The Second Term of Donald J. Trump as President of the United States of America

Funny thing is that the only reason to be interested in Greenland is if you believe global warming is true.
There actually is money to be made selling all that fresh water run off, to places like Saudi Arabia.
Wrong.

Greenland holds immense, largely untapped natural resources, primarily minerals crucial for green tech, including vast deposits of rare earth elements, zinc, gold, iron ore, uranium, graphite, lithium, copper, titanium, and vanadium, alongside potential for offshore oil/gas, though development faces challenges like harsh logistics, infrastructure gaps, and political/environmental debates. Its economy traditionally relies on fishing, but mining offers future growth, with melting ice exposing more reserves, making these minerals vital for global tech supply chains
 
"Greenland holds immense, largely untapped natural resources, primarily minerals crucial for green tech, including vast deposits of rare earth elements, zinc, gold, iron ore, uranium, graphite, lithium, copper, titanium, and vanadium, alongside potential for offshore oil/gas, though development faces challenges like harsh logistics, infrastructure gaps, and political/environmental debates. Its economy traditionally relies on fishing, but mining offers future growth, with melting ice exposing more reserves, making these minerals vital for global tech supply chains" S2 #2,121
Here to fore reputation has been enough to prevent such theft / treachery.
Such resources can be, and for centuries have been purchased, international commerce.

To abandon that model, and substitute for it simple plunder would stain the reputation of the plunderer,
transforming the plunderer from trusted trade partner & ally to pariah.

Thus, the cost exceeds the benefit to any leader that values his own reputation.
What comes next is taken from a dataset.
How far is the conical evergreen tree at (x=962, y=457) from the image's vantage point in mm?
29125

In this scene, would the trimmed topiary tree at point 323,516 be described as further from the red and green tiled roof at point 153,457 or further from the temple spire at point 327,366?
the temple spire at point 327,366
That is but one more reason Donald Trump is such a danger.
 
You just said that the only reason to be interested in Greenland is the water that would result from the ice melting. I just showed you that's not the case.

No, I wrote:
{...
Funny thing is that the only reason to be interested in Greenland is if you believe global warming is true.
...}

If global warming were not true, then the cold and ice would make it too expensive to exploit Greenland for anything.
The ice sheet over Greenland varies from 1 mile to 2 miles thick.
That would make things like oil drilling or mining, pretty impractical.
 
And then you went on to talk about the melted water. And said it's the only reason to be interested in Greenland.

No, the second sentence was A reason to be interested in Greenland after global warming, but there was no "only".

{...
There actually is money to be made selling all that fresh water run off, to places like Saudi Arabia.
...}
 
"There actually is money to be made selling all that fresh water run off, to places like Saudi Arabia." R5 #2,127
Commercially viable?
Add shipping and handling included?

Not entirely sure it's relevant, but in portions of the U.S. we can pay more for 12 oz. of drinking water than for 12 oz of gasoline.

MC 🎅
 
Commercially viable?
Add shipping and handling included?

Not entirely sure it's relevant, but in portions of the U.S. we can pay more for 12 oz. of drinking water than for 12 oz of gasoline.

MC 🎅

Remember it is easier to ship water than anything else.
All you need is a big waterproof membrane tube and a tugboat.
The fresh water will float, and does not have to be put inside of a ship.

Oddly enough, when I asked the AI, it said Greenland's biggest asset from the melt off was sand?
 
"Remember it is easier to ship water than anything else." R5 #2,129
Than any other liquid?
"All you need is a big waterproof membrane tube and a tugboat." R5
Trans-oceanic water shipment? A sandwich baggie provides a waterproof membrane.
But one that conforms to the hold of a ship?
"The fresh water will float, and does not have to be put inside of a ship." R5
Has this technology been used commercially before, over such distance? With commercially viable volumes of water? Riyadh is landlocked, so they'd have to do some perdiddling. But the Nuuk to Riyadh distance clocks out ~5,000 miles. https://www.distancecalculator.net/

Count me a skeptic.
If that were a viable way to transport liquid, why don't they transport petroleum that way, instead of inside the holds of tankers?

One risk is membrane rupture. Over 5,000 mile distance, there's a lot of debris floating about.
Much of that the steel of a large ship's hull can shrug off, with notable exceptions including the Titanic.
Over a 5,000 mile distance, I doubt a sandwich baggie would hold up very well.
"Oddly enough, when I asked the AI, it said Greenland's biggest asset from the melt off was sand?" R5
Not sure there's a grain of truth there.
Artificial Idiocy?

Why don't they drink water at the North Pole?
Because there's Noël.
 
No, the second sentence was A reason to be interested in Greenland after global warming, but there was no "only".
First - you're the one who used the word "only" when you said that " the only reason to be interested in Greenland is if you believe global warming is true.".

And since you immediately followed up with a comment about selling water it's clear what you meant - or at least what your comment meant.

There actually is money to be made selling all that fresh water run off, to places like Saudi Arabia.
Following on Sear's comment in #2,130, while the concept may sound appealing I doubt that it's economically feasible.